The whole listing below, with no pictures, is to be repeated as it stands.

_Record excerpts:_
⟨

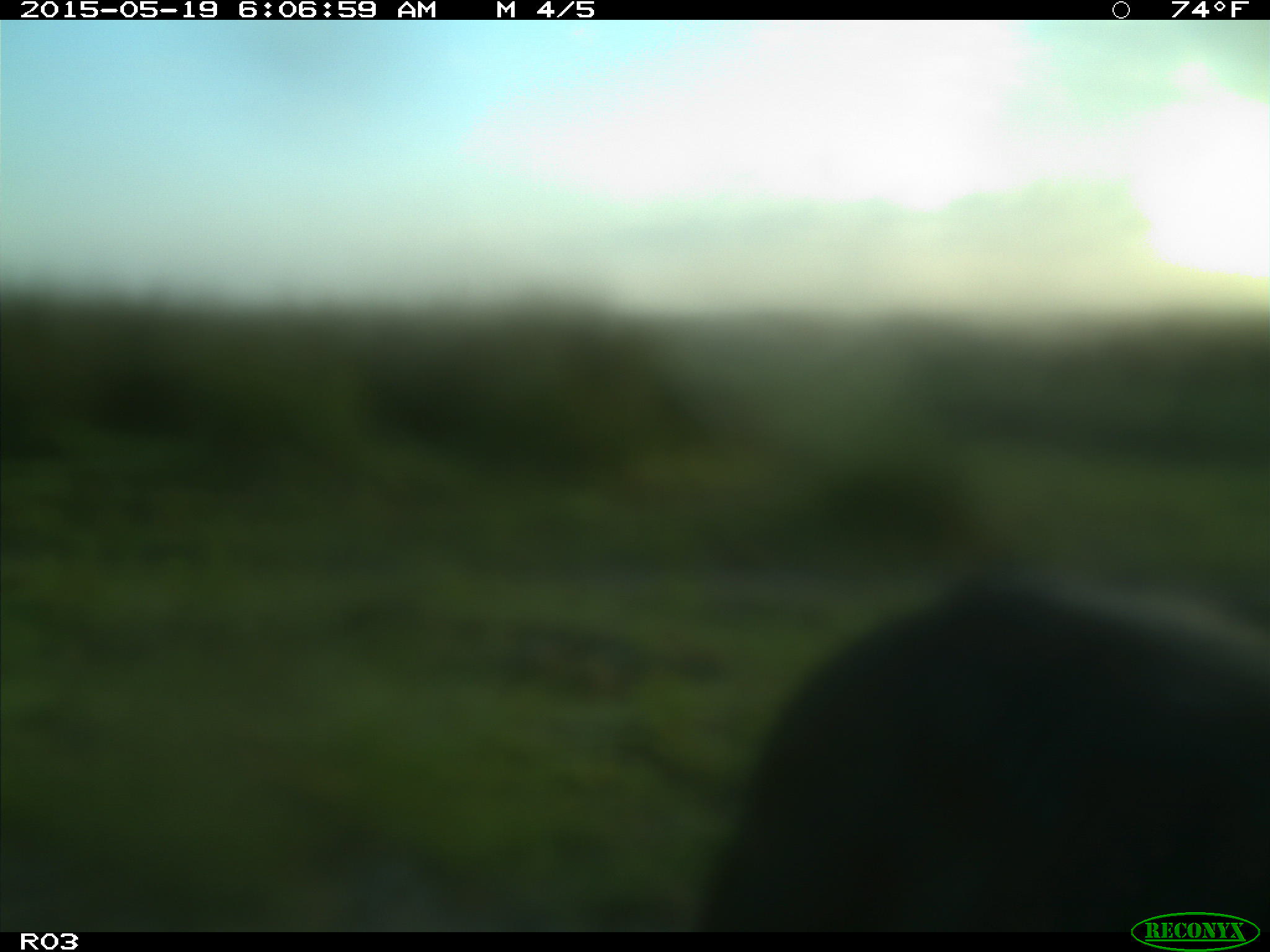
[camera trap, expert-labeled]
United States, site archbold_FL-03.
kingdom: Animalia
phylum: Chordata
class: Mammalia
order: Artiodactyla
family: Bovidae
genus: Bos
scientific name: Bos taurus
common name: domestic cow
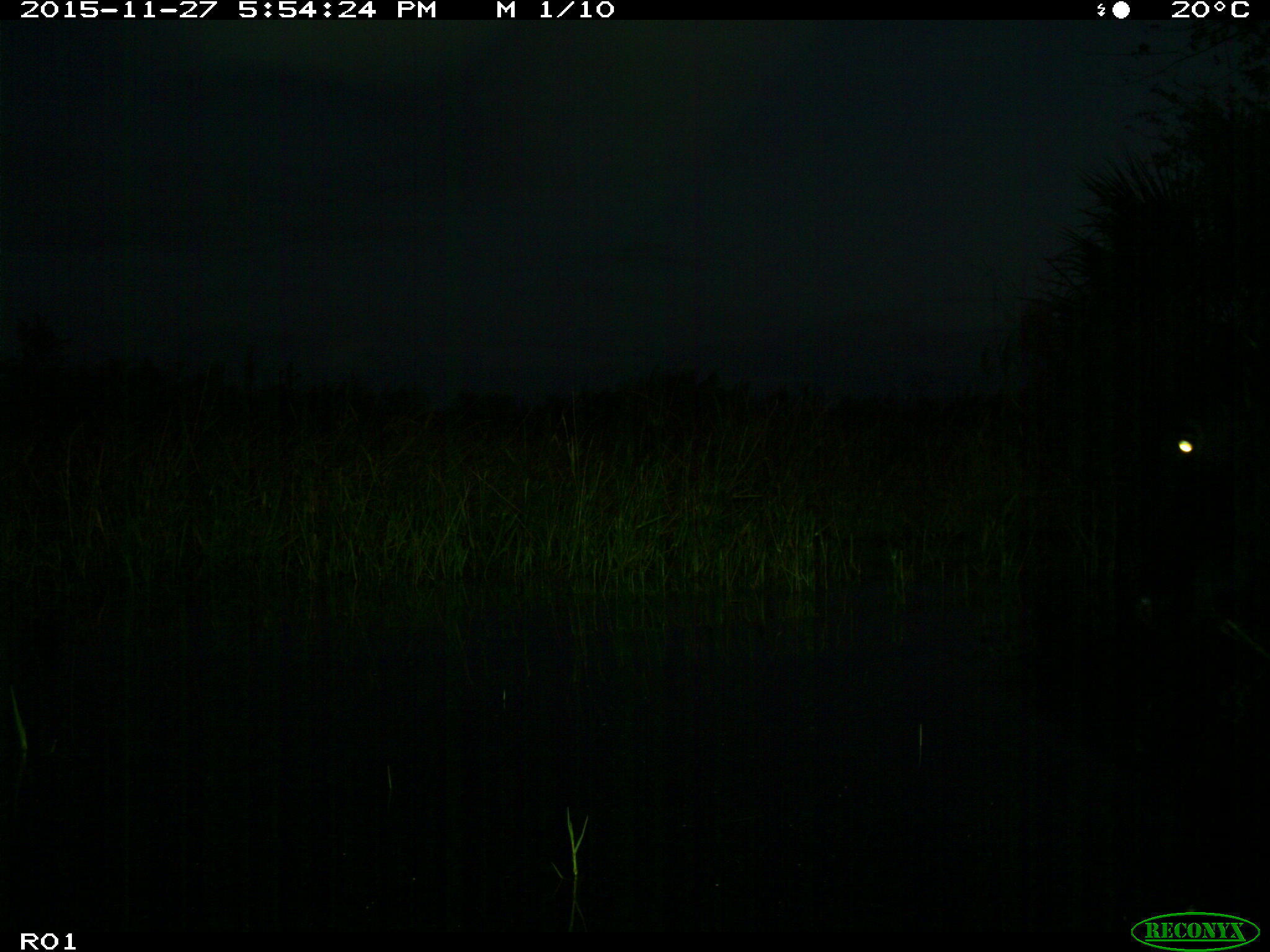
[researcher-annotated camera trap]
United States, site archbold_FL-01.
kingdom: Animalia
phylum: Chordata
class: Mammalia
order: Artiodactyla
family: Bovidae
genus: Bos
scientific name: Bos taurus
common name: domestic cow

⟩

_The answer:_
[camera trap, expert-labeled]
United States, site archbold_FL-03.
kingdom: Animalia
phylum: Chordata
class: Mammalia
order: Artiodactyla
family: Bovidae
genus: Bos
scientific name: Bos taurus
common name: domestic cow
[researcher-annotated camera trap]
United States, site archbold_FL-01.
kingdom: Animalia
phylum: Chordata
class: Mammalia
order: Artiodactyla
family: Bovidae
genus: Bos
scientific name: Bos taurus
common name: domestic cow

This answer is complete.